The U.S. Supreme Court justices shake hands before each court session, toast their birthdays with a glass of white wine and some even go hunting together.
Those were some of the "behind-the-scenes" highlights Associate Justice Ruth Bader Ginsburg shared with a gathering of the Association of Business Trial Lawyers Friday at the US Grant hotel.
Ginsburg, who was appointed in 1993 by President Bill Clinton as just the second female member of the U.S. Supreme Court, said the justices genuinely get along with each other, most dining together for lunch every day.
The lunchtime discussion may include the performance of the lawyers in the courtroom, a new musical production in town or their colleague's children and grandchildren.
Birthdays are celebrated with a pre-lunch toast and a chorus of "Happy Birthday," generally sung by Antonin Scalia -- the only one of the nine who can carry a tune, according to Ginsburg.
"The work at the Supreme Court is very challenging, enormously time consuming, but tremendously satisfying," Ginsburg said. "We are constantly reading, thinking and trying to write so that at least lawyers and other judges will understand our rule."
In stating the obvious, she acknowledged the justices have sharp differences on certain issues, including federally mandated health care, affirmative action, the Second Amendment and public school desegregation plans.
"But through it all, we remain collegial," she said, "and most of the time we genuinely enjoy each other's company. All of us appreciate that the institution we serve is far more important than the particular individuals who compose the court's bench at any given time. Our job is the best work a jurist anywhere can have."

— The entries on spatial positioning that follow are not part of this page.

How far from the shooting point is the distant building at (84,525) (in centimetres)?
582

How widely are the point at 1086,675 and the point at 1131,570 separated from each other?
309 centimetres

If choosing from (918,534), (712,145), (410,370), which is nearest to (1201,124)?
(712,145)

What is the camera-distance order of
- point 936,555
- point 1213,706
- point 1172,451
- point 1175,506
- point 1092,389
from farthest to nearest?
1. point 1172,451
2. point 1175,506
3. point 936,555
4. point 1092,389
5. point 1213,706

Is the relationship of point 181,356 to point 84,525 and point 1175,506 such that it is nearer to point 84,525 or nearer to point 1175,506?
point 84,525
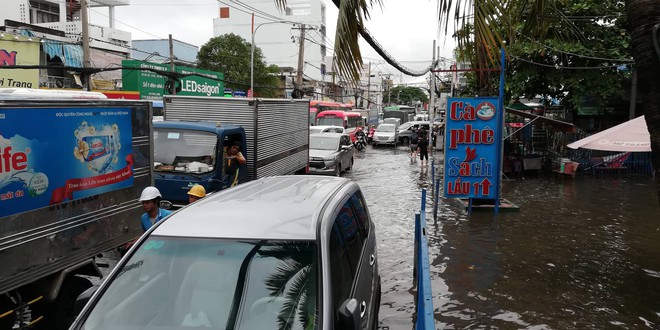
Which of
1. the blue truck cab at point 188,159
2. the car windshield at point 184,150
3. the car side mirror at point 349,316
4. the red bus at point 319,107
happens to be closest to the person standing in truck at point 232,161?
the blue truck cab at point 188,159

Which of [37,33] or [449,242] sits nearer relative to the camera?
[449,242]

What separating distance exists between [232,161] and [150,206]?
12.1ft

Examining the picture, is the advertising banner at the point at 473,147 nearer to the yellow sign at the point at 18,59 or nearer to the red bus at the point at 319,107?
the yellow sign at the point at 18,59

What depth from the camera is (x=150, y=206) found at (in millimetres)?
5406

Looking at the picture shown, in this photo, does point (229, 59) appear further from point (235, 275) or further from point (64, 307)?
point (235, 275)

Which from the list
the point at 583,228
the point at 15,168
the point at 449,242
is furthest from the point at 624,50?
the point at 15,168

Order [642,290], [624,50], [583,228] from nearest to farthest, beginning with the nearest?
[642,290] < [583,228] < [624,50]

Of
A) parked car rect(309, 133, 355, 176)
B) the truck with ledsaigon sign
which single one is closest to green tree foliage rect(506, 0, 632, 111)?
parked car rect(309, 133, 355, 176)

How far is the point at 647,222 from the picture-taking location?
1134cm

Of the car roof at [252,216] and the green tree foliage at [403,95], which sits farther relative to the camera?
the green tree foliage at [403,95]

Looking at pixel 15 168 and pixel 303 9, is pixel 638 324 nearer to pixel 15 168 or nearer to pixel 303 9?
pixel 15 168

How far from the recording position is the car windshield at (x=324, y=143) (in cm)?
1909

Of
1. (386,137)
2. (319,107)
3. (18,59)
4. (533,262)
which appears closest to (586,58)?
(533,262)

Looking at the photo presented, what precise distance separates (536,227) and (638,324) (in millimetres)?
5003
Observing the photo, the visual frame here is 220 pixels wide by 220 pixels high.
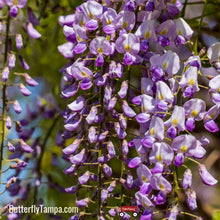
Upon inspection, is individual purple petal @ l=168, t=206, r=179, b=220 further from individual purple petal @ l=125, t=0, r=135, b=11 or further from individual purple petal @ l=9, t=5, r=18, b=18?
individual purple petal @ l=9, t=5, r=18, b=18

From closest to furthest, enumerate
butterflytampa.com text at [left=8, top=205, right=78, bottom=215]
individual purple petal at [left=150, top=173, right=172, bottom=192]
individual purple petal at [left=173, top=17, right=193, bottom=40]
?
individual purple petal at [left=150, top=173, right=172, bottom=192] < individual purple petal at [left=173, top=17, right=193, bottom=40] < butterflytampa.com text at [left=8, top=205, right=78, bottom=215]

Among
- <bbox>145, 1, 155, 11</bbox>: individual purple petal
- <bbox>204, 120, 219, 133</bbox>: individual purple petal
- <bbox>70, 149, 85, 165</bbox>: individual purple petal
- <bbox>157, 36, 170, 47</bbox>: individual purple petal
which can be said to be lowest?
<bbox>70, 149, 85, 165</bbox>: individual purple petal

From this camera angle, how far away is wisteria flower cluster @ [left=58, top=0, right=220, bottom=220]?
85 centimetres

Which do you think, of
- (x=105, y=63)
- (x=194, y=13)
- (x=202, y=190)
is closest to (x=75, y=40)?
(x=105, y=63)

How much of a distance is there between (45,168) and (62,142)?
0.68 ft

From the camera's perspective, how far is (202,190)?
1.82 meters

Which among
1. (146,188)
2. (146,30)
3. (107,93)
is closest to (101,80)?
(107,93)

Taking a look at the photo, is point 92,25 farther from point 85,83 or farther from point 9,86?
point 9,86

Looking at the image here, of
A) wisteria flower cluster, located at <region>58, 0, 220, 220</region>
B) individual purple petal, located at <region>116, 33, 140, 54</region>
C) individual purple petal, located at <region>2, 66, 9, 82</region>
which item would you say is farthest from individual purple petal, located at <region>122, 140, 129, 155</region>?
individual purple petal, located at <region>2, 66, 9, 82</region>

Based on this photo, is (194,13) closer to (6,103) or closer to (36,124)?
(36,124)

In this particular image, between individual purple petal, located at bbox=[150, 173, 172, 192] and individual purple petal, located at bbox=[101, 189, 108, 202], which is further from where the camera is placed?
individual purple petal, located at bbox=[101, 189, 108, 202]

Ginsburg said one of her favorite events is a dinner, convened every two years, between the women of the Supreme Court and the female members of the Senate. When the first dinner was held in 1994, there were only two justices and six senators. Last year, three justices and 17 female senators attended the dinner.
"Not enough, but certainly heading in the right direction," Ginsburg said.
When asked about what non-court-related activities she and the other justices like to engage in, Ginsburg remarked how Elena Kagan likes to go hunting with Scalia.
Ginsburg also was asked if, during her time as an appellate judge, she ever had the Supreme Court in mind when crafting an opinion.
"I did not try to predict what the Supreme Court would do. I tried to write what I thought the Supreme Court should do," she joked.
Ginsburg was candid about more serious topics relating to the job, including her role in getting the Lilly Ledbetter Fair Pay Act passed.
Ledbetter brought a gender pay discrimination lawsuit against the Goodyear Tire and Rubber Co. (NYSE: GT) in 1998, filing her claim nearly 20 years after the alleged discrimination took place. It took her so long to file her complaint because she didn't realize she was receiving less pay than her male counterparts for the same work until many years later.
The case made it to the Supreme Court, where in a 5-4 decision in 2007, the justices ruled Ledbetter's complaint wasn't filed within 180 days of the alleged violation, as required by law. Ginsburg was among those dissenting, arguing that the pay discrimination took place in small increments and was difficult to recognize.
In a rare occurrence, she issued her opinion from the bench, imploring lawmakers to take action. "The ball is now in Congress' court to correct the error into which my colleagues have fallen," she wrote then.
Two years later, the Lilly Ledbetter Fair Pay Act was signed into law by President Barack Obama, and Ginsburg called it one of the most satisfying moments of her career.
She said dissenting from the bench serves a purpose.
"Not more than twice a year, sometimes not at all, I feel that the court not only has gotten it wrong but egregiously so, and I want to emphasize that," she said. "So to capture the attention of the public, I will summarize the dissent from the bench."
Ginsburg said Friday she doesn’t read all the amicus briefs submitted to the court, but her law clerks do, and they fill her in on the important points. She said she would like attorneys to consolidate their briefs into one that will be read.
Ginsburg also said the Supreme Court can grant review to too many cases.
"I don't think that we can go terribly wrong when we deny cert (review) because if the issue is really all that important, we will then have another opportunity; it will come to us again," she said.
Ginsburg, who turns 80 next month, said she has no plans to retire anytime soon.
"When I am no longer able to give it my all, that will be the time for me to step down," she said.